Tuttavia non ci sono solo brutte notizie: l’ultimo censo condotto dall’International Gorilla Conservation Programme ha trovato che negli ultimi 10 anni c’è stata una flebile crescita del 10 per cento nella popolazione dei gorilla di montagna, nel parco del Virunga, nonostante la caccia di frodo, da parte soprattutto dei militari locali, non dia segni di diminuzione. Questo dato non allenta l’allarme per la salvezza dei grandi primati ma dà speranza e motivazione in future iniziative di salvaguardia. Una delle necessità più impellenti per portare avanti questi progetti è una maggiore informazione sul territorio: c’è bisogno di documentazione sullo stato degli habitat dei gorilla, non solo nelle aree protette ma anche al di fuori di esse, soprattutto per quanto riguarda le zone inaccessibili a causa dello stretto controllo militare. Da qui l’importanza di coadiuvare controlli sul territorio con dati accessibili via satellite. I recenti dati positivi sembrano indicare che i tempi sono maturi per una simile iniziativa: “Uno studio dell’habitat in questo momento potrebbe fornire preziose indicazioni per consolidare la popolazione dei gorilla di montagna dentro e fuori le aree protette”, ha dichiarato Natarajan Ishwaran, dell’Unesco World Heritage Centre.

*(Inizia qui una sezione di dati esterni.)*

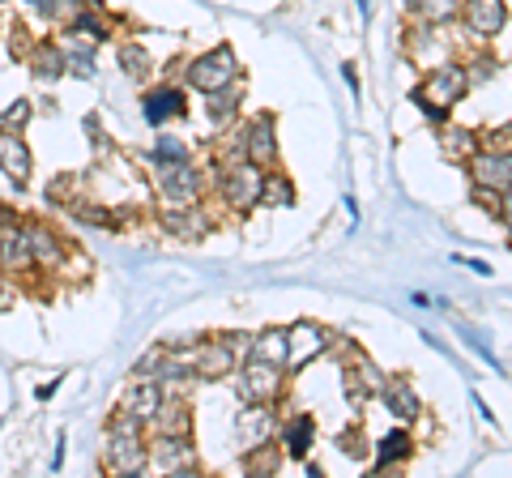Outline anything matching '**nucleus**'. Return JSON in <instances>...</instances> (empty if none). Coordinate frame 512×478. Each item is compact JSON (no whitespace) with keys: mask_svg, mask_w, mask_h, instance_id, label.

L’ambizione dell’Unesco è non solo di proteggere i gorilla, ma anche, con questo scopo, di far collaborare tra di loro tre Paesi da anni in conflitto tra loro: è infatti proprio lungo le aree confinanti di Congo, Ruanda e Uganda che si trovano le aree più a rischio. “Numerosi studi”, prosegue Ishwaran, “mostrano che i gorilla hanno portato benefici economici significativi a queste regioni tramite attività di ecoturismo”. Dunque il monitoraggio è solo una parte del programma: il nodo cruciale è quello di informare e rieducare la gente a riconoscere il valore economico di questi animali più da vivi che da morti. “Abbiamo l’opportunità di usare l’iniziativa di conservazione dell’habitat dei gorilla per costruire pace e stima tra tre Paesi che fino a poco tempo fa erano in guerra”, conclude Ishwatar.